March 4 (Bloomberg) -- Federal Reserve Bank of Richmond President Jeffrey Lacker said he is watching instability in Ukraine for any signs of harm to economic growth.
“It’s something I’m watching really carefully for potential implications for growth,” Lacker said today, answering questions during a conference in New York.
“So far, commodity markets seem to absorb the news reasonably well,” Lacker, who doesn’t vote on policy this year, said to reporters after the conference. “That’s where I see the potential for risks but they seem quite manageable at this point.”
West Texas Intermediate crude tumbled the most in two months as Brent crude dropped amid speculation that tension between Ukraine and Russia, the world’s biggest energy exporter, won’t disrupt oil supplies.
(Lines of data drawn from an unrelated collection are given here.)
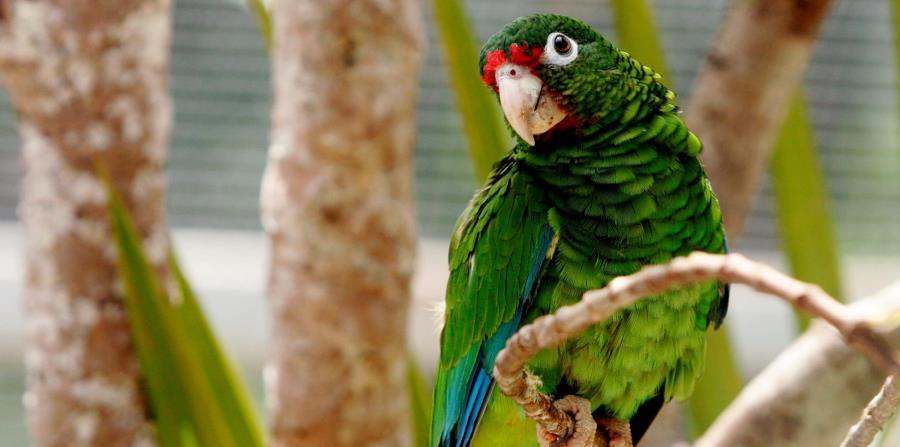 especies en peligro extinción cotorra
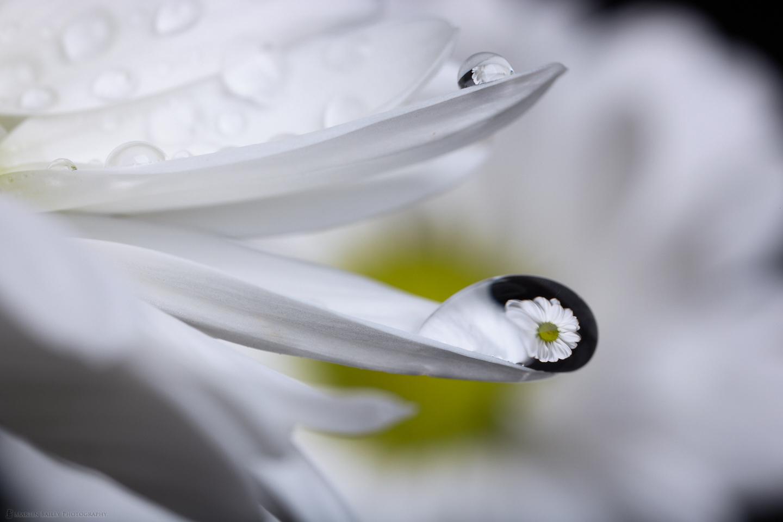 Flower in Droplet #6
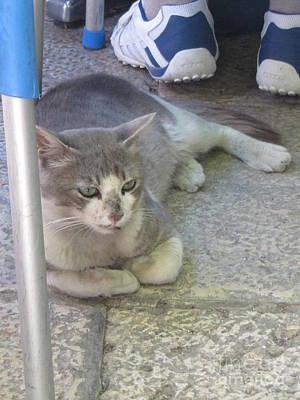 Photograph - Old Jerusalem Market Cat #2 by Donna L Munro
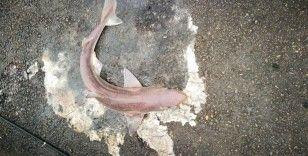 İzmit Körfezi'nde balıkçı oltasına camgöz köpekbalığı takıldı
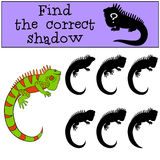 Educational game: Find the correct shadow. Cute green iguana. Educational game: Find the correct shadow. Cute green iguana sits and smiles Royalty Free Stock Image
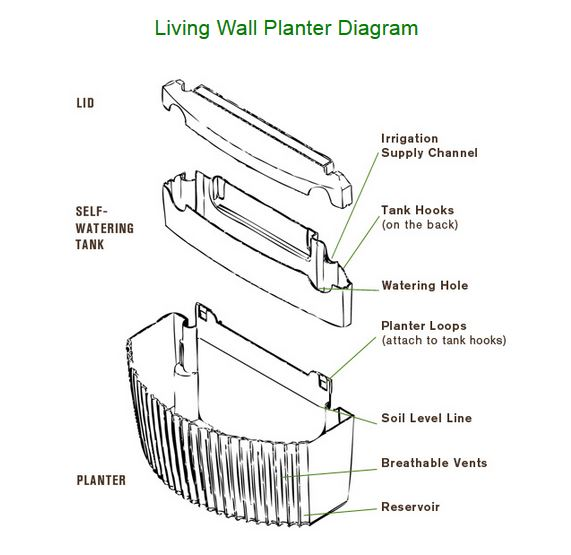 Living Wall Specs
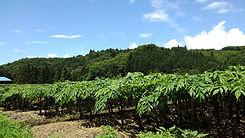 田口農園のこんにゃく畑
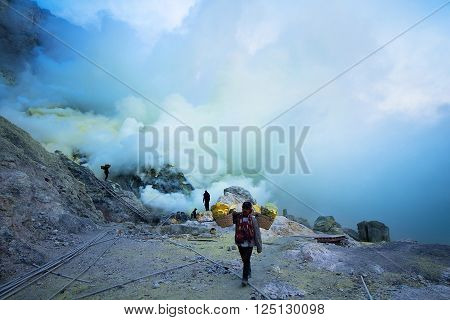 Java Indonesia - April 4 2016: The workers were carrying sulfur ore in Kawah Ijen Vacano. The Ijen volcano complex is a group of stratovolcanoes in the Banyuwangi Regency of East Java Indonesia.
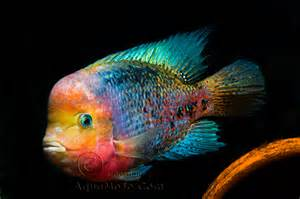 Fish african cichlids on pinterest cichlids african cichlids and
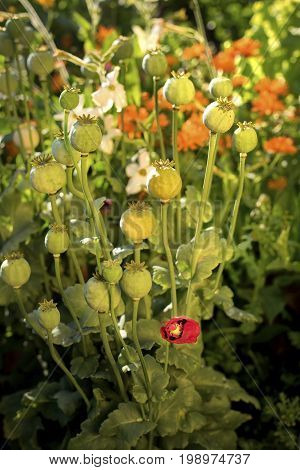 Lonesome poppy surrounded by poppy capsules and a lush vegetaion.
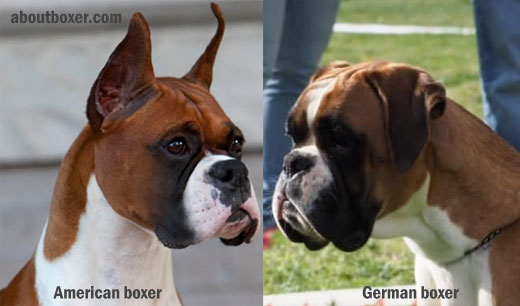 What is the difference between an American boxer and a German boxer?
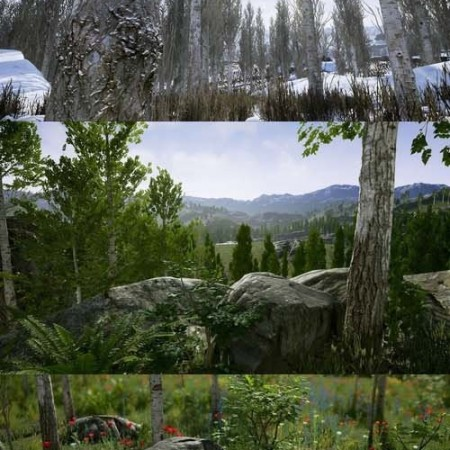 Scanned Poplar and Aspen Forest with Seasons for Unreal Engine 4 Low-poly 3D model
Russian President Vladimir Putin said there’s no immediate need for the country to invade Ukraine.
Emerging-market stocks rose, following the biggest slide in a month, after Putin ordered the end of military exercises. The MSCI Emerging Markets Index added 0.6 percent to 956.19 after yesterday’s 1.6 percent slump.
Ukraine’s UX Index jumped 9.5 percent, leading gains among 94 global equity gauges tracked by Bloomberg. Russia’s Micex Index climbed the most in four years and the ruble rebounded from a record low, while stock benchmarks in Hungary, Turkey and Poland rallied at least 2.2 percent.